Some records
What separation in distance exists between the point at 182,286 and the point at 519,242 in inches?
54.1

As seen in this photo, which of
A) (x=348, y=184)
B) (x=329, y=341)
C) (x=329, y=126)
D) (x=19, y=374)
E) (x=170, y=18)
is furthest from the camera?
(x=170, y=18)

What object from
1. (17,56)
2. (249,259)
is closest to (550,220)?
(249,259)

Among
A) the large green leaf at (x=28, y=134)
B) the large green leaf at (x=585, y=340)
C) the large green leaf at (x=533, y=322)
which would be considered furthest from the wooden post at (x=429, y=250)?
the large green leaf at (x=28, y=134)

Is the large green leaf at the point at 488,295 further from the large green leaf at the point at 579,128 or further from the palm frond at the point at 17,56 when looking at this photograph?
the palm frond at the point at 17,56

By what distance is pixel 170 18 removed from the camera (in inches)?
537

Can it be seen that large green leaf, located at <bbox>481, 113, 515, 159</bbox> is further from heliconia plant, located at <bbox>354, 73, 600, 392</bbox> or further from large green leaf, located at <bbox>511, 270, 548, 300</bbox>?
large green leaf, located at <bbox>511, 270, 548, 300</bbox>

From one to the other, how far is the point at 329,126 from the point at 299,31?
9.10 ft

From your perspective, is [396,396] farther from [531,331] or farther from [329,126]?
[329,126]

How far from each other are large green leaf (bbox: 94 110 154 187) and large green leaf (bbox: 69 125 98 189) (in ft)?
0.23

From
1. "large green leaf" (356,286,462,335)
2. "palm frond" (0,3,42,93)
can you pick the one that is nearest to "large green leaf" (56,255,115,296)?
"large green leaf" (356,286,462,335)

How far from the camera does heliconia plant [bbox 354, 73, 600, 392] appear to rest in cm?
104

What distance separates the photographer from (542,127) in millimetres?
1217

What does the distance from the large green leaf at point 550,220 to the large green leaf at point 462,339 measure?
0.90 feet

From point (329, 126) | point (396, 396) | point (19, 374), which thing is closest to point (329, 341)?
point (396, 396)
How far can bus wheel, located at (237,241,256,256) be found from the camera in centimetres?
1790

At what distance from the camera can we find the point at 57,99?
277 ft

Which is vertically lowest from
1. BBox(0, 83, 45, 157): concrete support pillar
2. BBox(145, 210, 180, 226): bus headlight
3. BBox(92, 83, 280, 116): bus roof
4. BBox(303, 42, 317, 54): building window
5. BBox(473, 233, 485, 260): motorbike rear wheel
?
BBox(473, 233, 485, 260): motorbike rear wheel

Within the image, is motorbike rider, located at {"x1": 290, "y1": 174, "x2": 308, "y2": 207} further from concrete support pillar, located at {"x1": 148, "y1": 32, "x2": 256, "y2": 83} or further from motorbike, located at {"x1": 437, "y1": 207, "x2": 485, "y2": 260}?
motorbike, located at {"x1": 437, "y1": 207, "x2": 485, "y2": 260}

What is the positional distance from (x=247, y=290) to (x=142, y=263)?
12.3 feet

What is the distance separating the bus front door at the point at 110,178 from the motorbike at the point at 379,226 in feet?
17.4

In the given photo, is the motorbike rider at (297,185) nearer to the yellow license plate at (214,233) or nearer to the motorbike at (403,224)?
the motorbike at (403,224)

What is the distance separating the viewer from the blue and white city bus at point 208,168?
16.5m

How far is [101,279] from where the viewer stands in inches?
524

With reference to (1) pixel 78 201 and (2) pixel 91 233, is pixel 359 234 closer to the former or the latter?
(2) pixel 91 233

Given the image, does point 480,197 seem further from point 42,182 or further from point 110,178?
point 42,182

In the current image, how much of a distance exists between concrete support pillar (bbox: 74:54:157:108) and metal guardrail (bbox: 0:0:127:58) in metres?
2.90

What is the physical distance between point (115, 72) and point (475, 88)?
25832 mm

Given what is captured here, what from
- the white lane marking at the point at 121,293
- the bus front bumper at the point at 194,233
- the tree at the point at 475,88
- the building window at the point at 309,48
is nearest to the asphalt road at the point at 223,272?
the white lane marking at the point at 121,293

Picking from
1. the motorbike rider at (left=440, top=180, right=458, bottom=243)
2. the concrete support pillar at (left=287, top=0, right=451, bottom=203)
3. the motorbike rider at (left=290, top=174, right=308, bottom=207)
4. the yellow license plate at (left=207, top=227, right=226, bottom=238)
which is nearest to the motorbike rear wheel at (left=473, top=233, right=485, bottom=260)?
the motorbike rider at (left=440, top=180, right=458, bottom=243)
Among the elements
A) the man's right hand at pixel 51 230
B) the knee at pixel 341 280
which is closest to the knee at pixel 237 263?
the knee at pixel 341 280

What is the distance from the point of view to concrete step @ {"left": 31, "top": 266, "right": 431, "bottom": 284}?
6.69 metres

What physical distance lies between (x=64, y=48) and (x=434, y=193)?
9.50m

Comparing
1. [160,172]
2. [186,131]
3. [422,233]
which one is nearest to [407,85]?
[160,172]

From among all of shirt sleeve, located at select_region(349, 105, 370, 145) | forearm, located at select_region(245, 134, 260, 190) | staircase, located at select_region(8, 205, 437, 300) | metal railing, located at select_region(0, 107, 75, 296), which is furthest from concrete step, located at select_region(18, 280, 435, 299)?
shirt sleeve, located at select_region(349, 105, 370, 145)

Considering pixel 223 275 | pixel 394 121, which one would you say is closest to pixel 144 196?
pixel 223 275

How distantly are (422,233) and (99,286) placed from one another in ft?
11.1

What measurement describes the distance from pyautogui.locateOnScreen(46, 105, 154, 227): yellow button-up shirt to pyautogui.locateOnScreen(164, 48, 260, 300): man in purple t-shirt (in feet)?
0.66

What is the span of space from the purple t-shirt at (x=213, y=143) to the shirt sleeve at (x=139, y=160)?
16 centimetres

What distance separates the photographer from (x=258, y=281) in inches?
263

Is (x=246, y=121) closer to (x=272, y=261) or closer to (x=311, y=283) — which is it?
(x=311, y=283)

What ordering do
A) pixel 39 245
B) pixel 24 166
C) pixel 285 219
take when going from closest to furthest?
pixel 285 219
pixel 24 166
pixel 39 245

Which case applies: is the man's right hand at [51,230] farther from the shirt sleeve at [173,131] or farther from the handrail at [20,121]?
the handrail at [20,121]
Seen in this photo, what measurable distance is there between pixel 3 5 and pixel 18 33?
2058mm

● **To be done**
Reproduce each entry exactly, leaving out nothing.

● **Exercise response**
What separation in distance exists between the point at 182,286 and the point at 519,242 in inches?
54.1

As seen in this photo, which of
A) (x=348, y=184)
B) (x=329, y=341)
C) (x=329, y=126)
D) (x=19, y=374)
E) (x=170, y=18)
is furthest from the camera?
(x=170, y=18)

What object from
1. (17,56)
2. (249,259)
is closest to (550,220)?
(249,259)

Among
A) the large green leaf at (x=28, y=134)
B) the large green leaf at (x=585, y=340)
C) the large green leaf at (x=533, y=322)
which would be considered furthest from the wooden post at (x=429, y=250)?
the large green leaf at (x=28, y=134)

Is the large green leaf at the point at 488,295 further from the large green leaf at the point at 579,128 or further from the palm frond at the point at 17,56 when looking at this photograph?
the palm frond at the point at 17,56

By what distance is pixel 170 18 removed from the camera (in inches)?
537

Can it be seen that large green leaf, located at <bbox>481, 113, 515, 159</bbox> is further from heliconia plant, located at <bbox>354, 73, 600, 392</bbox> or further from large green leaf, located at <bbox>511, 270, 548, 300</bbox>?
large green leaf, located at <bbox>511, 270, 548, 300</bbox>

From one to the other, how far is the point at 329,126 from the point at 299,31?
9.10 ft

From your perspective, is [396,396] farther from [531,331] or farther from [329,126]?
[329,126]

How far from each other are large green leaf (bbox: 94 110 154 187) and large green leaf (bbox: 69 125 98 189) (in ft)?
0.23

From
1. "large green leaf" (356,286,462,335)
2. "palm frond" (0,3,42,93)
can you pick the one that is nearest to "large green leaf" (56,255,115,296)?
"large green leaf" (356,286,462,335)

How far from the camera does heliconia plant [bbox 354, 73, 600, 392] appear to rest in cm?
104

What distance separates the photographer from (542,127) in millimetres?
1217

What does the distance from the large green leaf at point 550,220 to the large green leaf at point 462,339 measure?
0.90 feet

From point (329, 126) | point (396, 396) | point (19, 374), which thing is closest to point (329, 341)?
point (396, 396)
How far can bus wheel, located at (237,241,256,256) be found from the camera in centimetres?
1790

At what distance from the camera can we find the point at 57,99?
277 ft

Which is vertically lowest from
1. BBox(0, 83, 45, 157): concrete support pillar
2. BBox(145, 210, 180, 226): bus headlight
3. BBox(92, 83, 280, 116): bus roof
4. BBox(303, 42, 317, 54): building window
5. BBox(473, 233, 485, 260): motorbike rear wheel
?
BBox(473, 233, 485, 260): motorbike rear wheel

Within the image, is motorbike rider, located at {"x1": 290, "y1": 174, "x2": 308, "y2": 207} further from concrete support pillar, located at {"x1": 148, "y1": 32, "x2": 256, "y2": 83} or further from motorbike, located at {"x1": 437, "y1": 207, "x2": 485, "y2": 260}?
motorbike, located at {"x1": 437, "y1": 207, "x2": 485, "y2": 260}

What is the positional distance from (x=247, y=290) to (x=142, y=263)?
12.3 feet

What is the distance separating the bus front door at the point at 110,178 from the motorbike at the point at 379,226 in feet?
17.4

In the given photo, is the motorbike rider at (297,185) nearer to the yellow license plate at (214,233) or nearer to the motorbike at (403,224)?
the motorbike at (403,224)

What is the distance separating the viewer from the blue and white city bus at point 208,168?
16.5m

How far is [101,279] from where the viewer stands in inches?
524

With reference to (1) pixel 78 201 and (2) pixel 91 233, is pixel 359 234 closer to the former or the latter?
(2) pixel 91 233

Given the image, does point 480,197 seem further from point 42,182 or further from point 110,178?
point 42,182

In the current image, how much of a distance exists between concrete support pillar (bbox: 74:54:157:108) and metal guardrail (bbox: 0:0:127:58) in metres?
2.90

What is the physical distance between point (115, 72) and point (475, 88)?
25832 mm

Given what is captured here, what from
- the white lane marking at the point at 121,293
- the bus front bumper at the point at 194,233
- the tree at the point at 475,88
- the building window at the point at 309,48
is nearest to the asphalt road at the point at 223,272?
the white lane marking at the point at 121,293

Picking from
1. the motorbike rider at (left=440, top=180, right=458, bottom=243)
2. the concrete support pillar at (left=287, top=0, right=451, bottom=203)
3. the motorbike rider at (left=290, top=174, right=308, bottom=207)
4. the yellow license plate at (left=207, top=227, right=226, bottom=238)
which is nearest to the motorbike rear wheel at (left=473, top=233, right=485, bottom=260)?
the motorbike rider at (left=440, top=180, right=458, bottom=243)
Among the elements
A) the man's right hand at pixel 51 230
B) the knee at pixel 341 280
which is closest to the knee at pixel 237 263?
the knee at pixel 341 280

What is the distance from the point of view to concrete step @ {"left": 31, "top": 266, "right": 431, "bottom": 284}?
6.69 metres

What physical distance lies between (x=64, y=48) and (x=434, y=193)?
9.50m

Comparing
1. [160,172]
2. [186,131]
3. [422,233]
which one is nearest to [407,85]?
[160,172]

From among all of shirt sleeve, located at select_region(349, 105, 370, 145) | forearm, located at select_region(245, 134, 260, 190) | staircase, located at select_region(8, 205, 437, 300) | metal railing, located at select_region(0, 107, 75, 296), which is furthest from concrete step, located at select_region(18, 280, 435, 299)?
shirt sleeve, located at select_region(349, 105, 370, 145)

Considering pixel 223 275 | pixel 394 121, which one would you say is closest to pixel 144 196?
pixel 223 275

How distantly are (422,233) and (99,286) placed from one another in ft?
11.1

What measurement describes the distance from pyautogui.locateOnScreen(46, 105, 154, 227): yellow button-up shirt to pyautogui.locateOnScreen(164, 48, 260, 300): man in purple t-shirt (in feet)?
0.66

What is the span of space from the purple t-shirt at (x=213, y=143) to the shirt sleeve at (x=139, y=160)?
16 centimetres

What distance separates the photographer from (x=258, y=281) in inches?
263

Is (x=246, y=121) closer to (x=272, y=261) or closer to (x=311, y=283) — which is it?
(x=311, y=283)

What ordering do
A) pixel 39 245
B) pixel 24 166
C) pixel 285 219
take when going from closest to furthest?
pixel 285 219
pixel 24 166
pixel 39 245

Which case applies: is the man's right hand at [51,230] farther from the shirt sleeve at [173,131] or farther from the handrail at [20,121]?
the handrail at [20,121]
Seen in this photo, what measurable distance is there between pixel 3 5 and pixel 18 33?
2058mm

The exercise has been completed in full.